Il donne aussi pour la première fois au public européen un aperçu direct de textes chinois sur l’Asie centrale, l’Inde, l’Arabie et quelques pays occidentaux[n 2] — jusque-là peu exploités. Mais contrairement aux normes actuelles, il ne donne pas de traduction très fidèle au texte d'origine car il simplifie, omet des tournures importantes ou les passages à teneur religieuse et adapte le style au public occidental.
Il a cependant posé les fondements méthodologiques d’une sinologie comparée et critique, intégrée à l’histoire mondiale, à une époque où la Chine était souvent perçue comme un monde clos, exotique ou spéculatif. Il a ouvert ainsi une voie qui sera approfondie par Henri Cordier, Paul Pelliot, Berthold Laufer, Joseph Needham, et Paul Unschuld.
Biographie
Emil Bretschneider est né le 4 juillet 1833, à Bankaushof, aujourd’hui connu sous le nom de Benkavas muiža dans le Saldus novads, en Courlande (actuellement en Lettonie) et mort le 10 mai 1901, à Saint-Pétersbourg, en Russie. Il avait un passeport russe et appartenait à cette minorité germano-balte privilégiée, très présente dans l’administration impériale russe, les universités et le corps diplomatique.
Il étudie la médecine à l’école de médecine de l’université de Dorpat (aujourd’hui l’Université de Tartu en Estonie), à l’époque une université de langue allemande de premier plan. Il y obtint son diplôme de médecine en 1857. C’est là qu’il développe un intérêt pour les langues orientales, et notamment le chinois classique (wenyan 文言), qu’il commença à apprendre en autodidacte.
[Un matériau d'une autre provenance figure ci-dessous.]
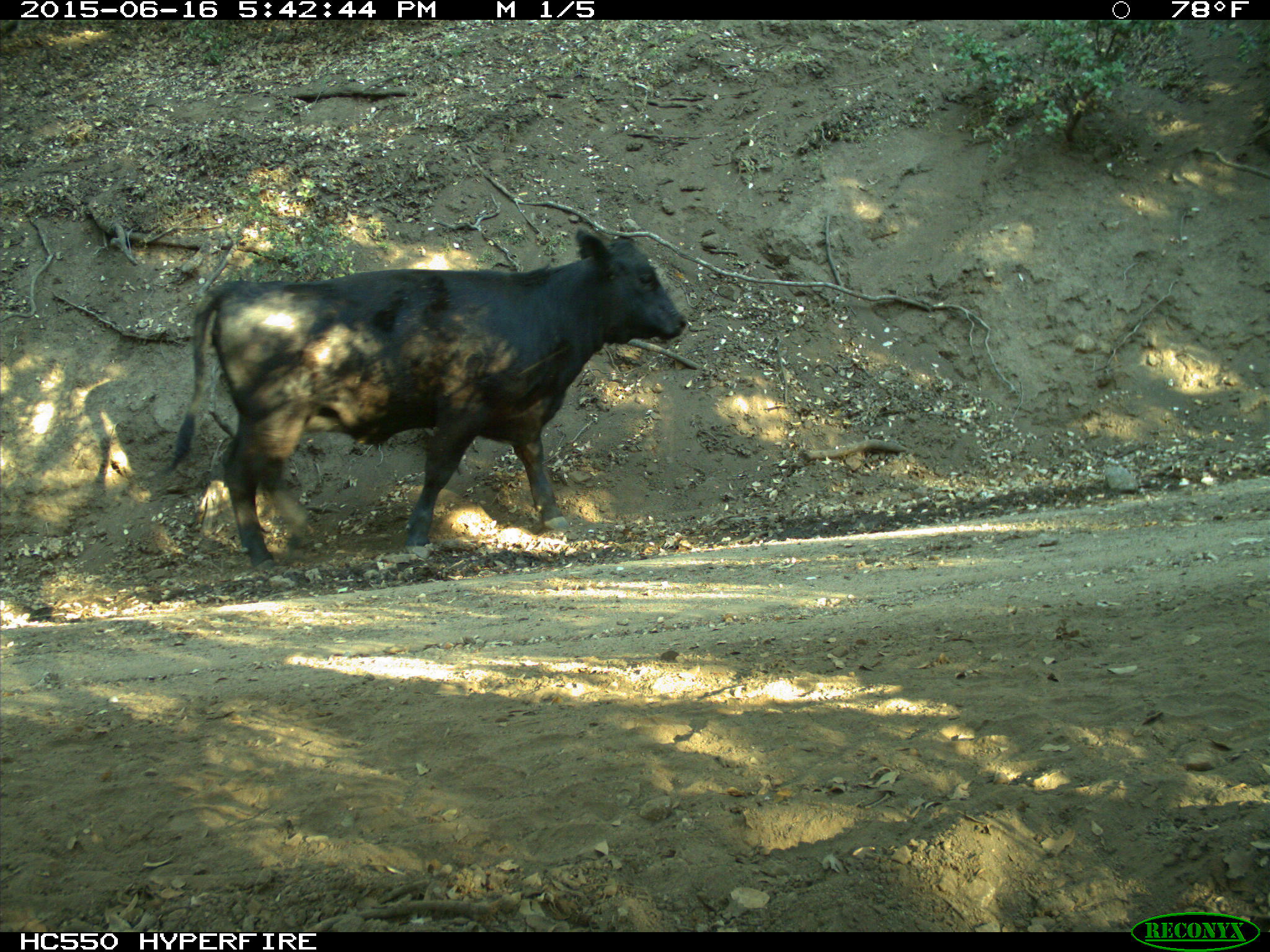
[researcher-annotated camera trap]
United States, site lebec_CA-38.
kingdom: Animalia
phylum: Chordata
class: Mammalia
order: Artiodactyla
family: Bovidae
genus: Bos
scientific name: Bos taurus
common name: domestic cow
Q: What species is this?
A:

Il maîtrisait déjà le latin, le russe, l’allemand, et lisait aussi le français et l’anglais, ce qui lui facilitait l’accès à la sinologie européenne naissante.
Il est d’abord affecté comme médecin de la légation russe de Téhéran de 1862 à 1865, puis toujours comme médecin aux légations russes à Pékin de 1866 à 1883.
En 1866, la lecture d’un livre intitulé « Cathay and the Way Thither » (« Cathay et les voies qui y mènent ») par l’orientaliste Henry Yule éveilla l’intérêt de Bretschneider pour la sinologie. C’est un recueil de récits de voyages vers la Chine (appelée Cathay au Moyen Âge) et l’Inde, accompagnés d’annotations savantes, de cartes et commentaires comparatifs. Yule s'appuyait principalement sur des traductions de textes arabes et persans, mais il faisait aussi mention de sources chinoises mal connues. Bretschneider comprit qu’il existait une énorme lacune : les textes chinois eux-mêmes étaient encore largement inaccessibles aux historiens européens et il se fixa alors pour objectif de combler ce vide.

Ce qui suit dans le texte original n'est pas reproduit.